## The request
Return each line of the listing below, unchanged, and omit the images.

## Data rows
-- START --

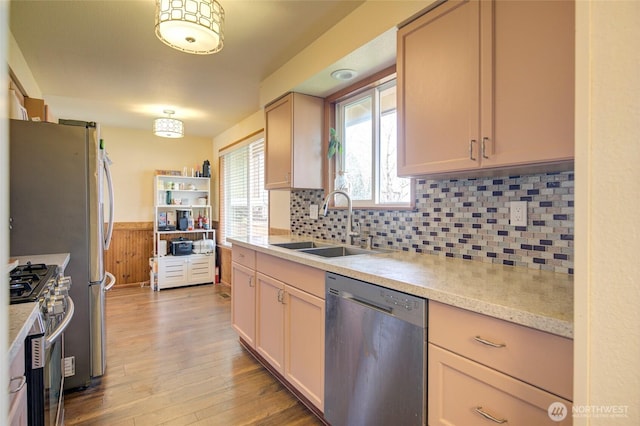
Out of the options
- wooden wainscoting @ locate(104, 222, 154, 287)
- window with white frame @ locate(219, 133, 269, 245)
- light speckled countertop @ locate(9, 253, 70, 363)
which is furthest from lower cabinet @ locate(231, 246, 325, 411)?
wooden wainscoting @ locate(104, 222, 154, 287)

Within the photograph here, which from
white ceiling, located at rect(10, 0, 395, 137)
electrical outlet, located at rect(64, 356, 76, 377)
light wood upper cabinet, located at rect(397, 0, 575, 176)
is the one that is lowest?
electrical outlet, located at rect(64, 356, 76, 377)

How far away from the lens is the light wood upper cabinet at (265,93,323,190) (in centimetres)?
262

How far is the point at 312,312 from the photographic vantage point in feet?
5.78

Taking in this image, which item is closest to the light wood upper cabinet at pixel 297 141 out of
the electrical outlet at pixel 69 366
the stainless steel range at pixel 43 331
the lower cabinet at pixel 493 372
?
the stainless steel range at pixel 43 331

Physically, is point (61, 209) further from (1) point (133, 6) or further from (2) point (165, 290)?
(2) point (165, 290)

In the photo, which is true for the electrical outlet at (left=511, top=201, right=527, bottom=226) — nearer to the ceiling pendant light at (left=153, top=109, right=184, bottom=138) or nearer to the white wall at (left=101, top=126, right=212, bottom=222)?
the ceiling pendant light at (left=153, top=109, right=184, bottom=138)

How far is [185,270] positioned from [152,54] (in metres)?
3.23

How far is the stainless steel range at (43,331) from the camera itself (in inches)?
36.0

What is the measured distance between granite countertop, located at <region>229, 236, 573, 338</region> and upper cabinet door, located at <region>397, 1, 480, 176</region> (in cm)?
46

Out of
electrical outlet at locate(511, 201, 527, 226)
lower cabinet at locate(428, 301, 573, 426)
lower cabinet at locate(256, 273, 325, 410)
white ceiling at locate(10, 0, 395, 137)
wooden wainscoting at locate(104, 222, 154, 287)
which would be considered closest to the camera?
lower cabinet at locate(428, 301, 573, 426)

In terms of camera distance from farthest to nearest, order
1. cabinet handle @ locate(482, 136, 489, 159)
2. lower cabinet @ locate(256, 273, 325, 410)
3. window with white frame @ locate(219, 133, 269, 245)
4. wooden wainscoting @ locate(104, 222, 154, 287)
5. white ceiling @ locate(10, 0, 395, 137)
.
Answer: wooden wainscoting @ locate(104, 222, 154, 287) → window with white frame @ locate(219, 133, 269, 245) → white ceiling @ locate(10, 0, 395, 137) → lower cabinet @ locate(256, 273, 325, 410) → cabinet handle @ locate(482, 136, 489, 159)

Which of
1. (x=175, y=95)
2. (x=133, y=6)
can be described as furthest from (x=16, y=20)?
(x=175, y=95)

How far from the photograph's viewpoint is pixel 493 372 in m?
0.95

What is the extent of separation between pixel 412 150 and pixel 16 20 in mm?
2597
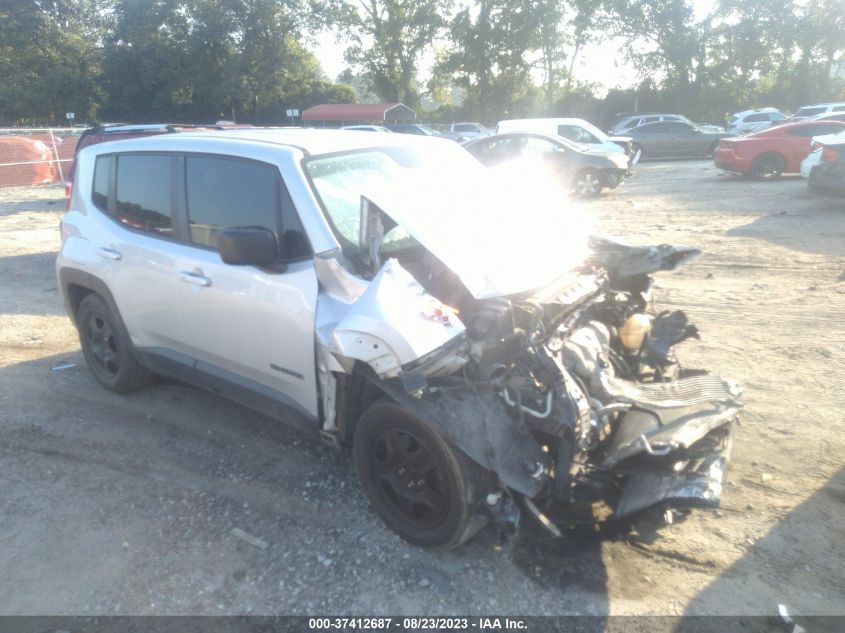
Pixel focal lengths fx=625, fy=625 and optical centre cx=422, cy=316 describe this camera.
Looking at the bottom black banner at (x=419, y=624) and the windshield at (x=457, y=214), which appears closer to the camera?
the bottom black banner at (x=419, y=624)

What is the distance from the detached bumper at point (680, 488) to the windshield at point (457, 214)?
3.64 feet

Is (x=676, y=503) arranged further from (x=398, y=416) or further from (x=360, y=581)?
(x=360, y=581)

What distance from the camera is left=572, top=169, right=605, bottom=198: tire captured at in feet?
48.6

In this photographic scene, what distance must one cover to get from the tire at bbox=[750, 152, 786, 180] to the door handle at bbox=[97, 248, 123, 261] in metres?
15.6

-- END --

## Response
Out of the options
- wooden wainscoting @ locate(104, 222, 154, 287)
- window with white frame @ locate(219, 133, 269, 245)
- light speckled countertop @ locate(9, 253, 70, 363)
which is furthest from lower cabinet @ locate(231, 246, 325, 411)?
wooden wainscoting @ locate(104, 222, 154, 287)

Within the photograph here, which from
white ceiling, located at rect(10, 0, 395, 137)
electrical outlet, located at rect(64, 356, 76, 377)
light wood upper cabinet, located at rect(397, 0, 575, 176)
is the one that is lowest?
electrical outlet, located at rect(64, 356, 76, 377)

How far away from the lens is the light wood upper cabinet at (265,93,323,190) (in centimetres)?
262

How far is the point at 312,312 from the photographic vantage point in feet?
5.78

Taking in this image, which item is closest to the light wood upper cabinet at pixel 297 141 out of
the electrical outlet at pixel 69 366
the stainless steel range at pixel 43 331
the lower cabinet at pixel 493 372
?
the stainless steel range at pixel 43 331

Physically, is point (61, 209) further from (1) point (133, 6) or further from (2) point (165, 290)?
(2) point (165, 290)

In the photo, which is true for the electrical outlet at (left=511, top=201, right=527, bottom=226) — nearer to the ceiling pendant light at (left=153, top=109, right=184, bottom=138) or nearer to the white wall at (left=101, top=126, right=212, bottom=222)?
the ceiling pendant light at (left=153, top=109, right=184, bottom=138)

How far is [185,270] positioned from [152,54] (in metres)?
3.23

How far is the stainless steel range at (43,331) from the camera itself (in inches)?
36.0

What is the measured distance between granite countertop, located at <region>229, 236, 573, 338</region> and upper cabinet door, located at <region>397, 1, 480, 176</region> (in cm)?
46

Out of
electrical outlet at locate(511, 201, 527, 226)
lower cabinet at locate(428, 301, 573, 426)
lower cabinet at locate(256, 273, 325, 410)
white ceiling at locate(10, 0, 395, 137)
wooden wainscoting at locate(104, 222, 154, 287)
which would be considered closest to the camera?
lower cabinet at locate(428, 301, 573, 426)

In terms of camera distance from farthest to nearest, order
1. cabinet handle @ locate(482, 136, 489, 159)
2. lower cabinet @ locate(256, 273, 325, 410)
3. window with white frame @ locate(219, 133, 269, 245)
4. wooden wainscoting @ locate(104, 222, 154, 287)
5. white ceiling @ locate(10, 0, 395, 137)
.
Answer: wooden wainscoting @ locate(104, 222, 154, 287) → window with white frame @ locate(219, 133, 269, 245) → white ceiling @ locate(10, 0, 395, 137) → lower cabinet @ locate(256, 273, 325, 410) → cabinet handle @ locate(482, 136, 489, 159)

Which of
1. (x=175, y=95)
2. (x=133, y=6)
can be described as furthest from (x=16, y=20)?
(x=175, y=95)

How far from the photograph's viewpoint is pixel 493 372 in m?
0.95

What is the extent of separation between pixel 412 150 and pixel 16 20 in mm?
2597
Pixel focal lengths fx=625, fy=625 and optical centre cx=422, cy=316 describe this camera.
Looking at the bottom black banner at (x=419, y=624) and the windshield at (x=457, y=214), which appears closer to the camera?
the bottom black banner at (x=419, y=624)

What is the distance from the detached bumper at point (680, 488) to the windshield at point (457, 214)?
3.64 feet

Is (x=676, y=503) arranged further from (x=398, y=416) or further from (x=360, y=581)?
(x=360, y=581)

What distance from the camera is left=572, top=169, right=605, bottom=198: tire captured at in feet?
48.6

In this photographic scene, what distance must one cover to get from the tire at bbox=[750, 152, 786, 180] to the door handle at bbox=[97, 248, 123, 261] in metres?
15.6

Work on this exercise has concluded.